START Passage to read
Tuesday, June 7, 2011

Random Observations


WARNING:  Well-intentioned but potentially sexist commentary follows.  Continue at your own risk.

After eight weeks here at BAF, I’ve made a number of observations on some of the more mundane aspects of life while deployed.  I’ll relate them in this and a couple subsequent posts.

Today, I’m going to talk about women.  I’ll keep it clean, but I suspect I’ll still manage to offend someone.

Women in a combat zone was a tough topic for me for me to get my head around at first.  Yeah, I know, equal opportunity, breaking through the glass ceiling and all that.  But cut me some slack, I’m old school (read “dinosaur”).

In my casual, decidedly non-scientific observations here, and based on superficial physical appearance factors, I’ve sorted the women at BAF into three broad (no pun intended) categories.  This is based purely on appearance, and has nothing whatsoever to do with professional performance.

First are the women who look like men to blend in.  They sport short hair, dress in cargo pants, polo shirts and ball caps, and, for the government folks, tote a 9mm on their hips.  Tough broads.

Group two are the ones who just don’t give a crap about their appearance.  Rumpled clothes, hair that they apparently combed out with a towel, no effort at looking approachable.
END Passage to read
START Source data
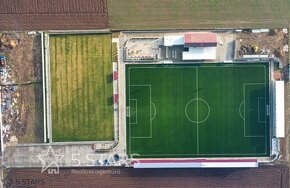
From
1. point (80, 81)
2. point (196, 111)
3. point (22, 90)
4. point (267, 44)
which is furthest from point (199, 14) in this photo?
point (22, 90)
END Source data
### Activity list
a: Translate this sentence from the deployment blog post into Spanish: "After eight weeks here at BAF, I’ve made a number of observations on some of the more mundane aspects of life while deployed."
b: Resume the blog post about life at BAF, picking up right after its final sentence.

### Answer section
a: Después de ocho semanas aquí en BAF, he hecho varias observaciones sobre algunos de los aspectos más cotidianos de la vida durante el despliegue.

b:
Moving on to group three, we find fastidiously-done hair, make-up (applied both with and without a putty knife), jewelry, you name it.  Piercings and tattoos abound.  Judging by badge lanyards, many of the group three women seem to work for Fluor, a company that provides most of the base operations services here.  Judging by the accents, many are of East European origin.  One of our favorites, often spotted at breakfast, wears leather boots which extend above the knee along with skin-tight jeans.  She’s acquired the moniker “Hooker Boots.”  By and large, group three women look slutty.  Cheap.  Trashy.  How the hell do you find time, working in a combat zone where the temperature routinely tops 90°F, to keep yourself all dolled up like that?  Unless it’s part of your employment contract.

There’s a sort of a fourth category, but only in the broadest sense.  That would be the transgender community.  And we’ve got one.  She-who-used-to-be he.  She who, while externally female, retains the genetic code of a rather crude redneck male.  Think of your most stereotypical West Virginia hillbilly, then toss in hormone treatments and a wiener-ectomy, and you’ve got her.  Him.  Whatever.  Now those who know me know that I’m familiar with “alternate sexualities,” I’ve got some very good friends in the DC gay-lesbian-transgender community, and I have nothing at all against folks who do it differently.  Far from it.  This one is personal.  And it pains me so much because, in a supervisory position, I need to keep personalities out of it.  A leader cannot have personality conflicts with those he supervises.  But I find this individual so coarse, so abrasive and caustic, so crude, that at times it’s an effort to keep it civil.

That said, there are a lot of women here, a lot of females, but ladies are rarer than hens’ teeth.  And after all this rambling, all I can say is that I’m counting the days until I can be back in the presence of a lady.

1 comment:

  1. "How the hell do you find time, working in a combat zone where the temperature routinely tops 90°F, to keep yourself all dolled up like that? Unless it’s part of your employment contract.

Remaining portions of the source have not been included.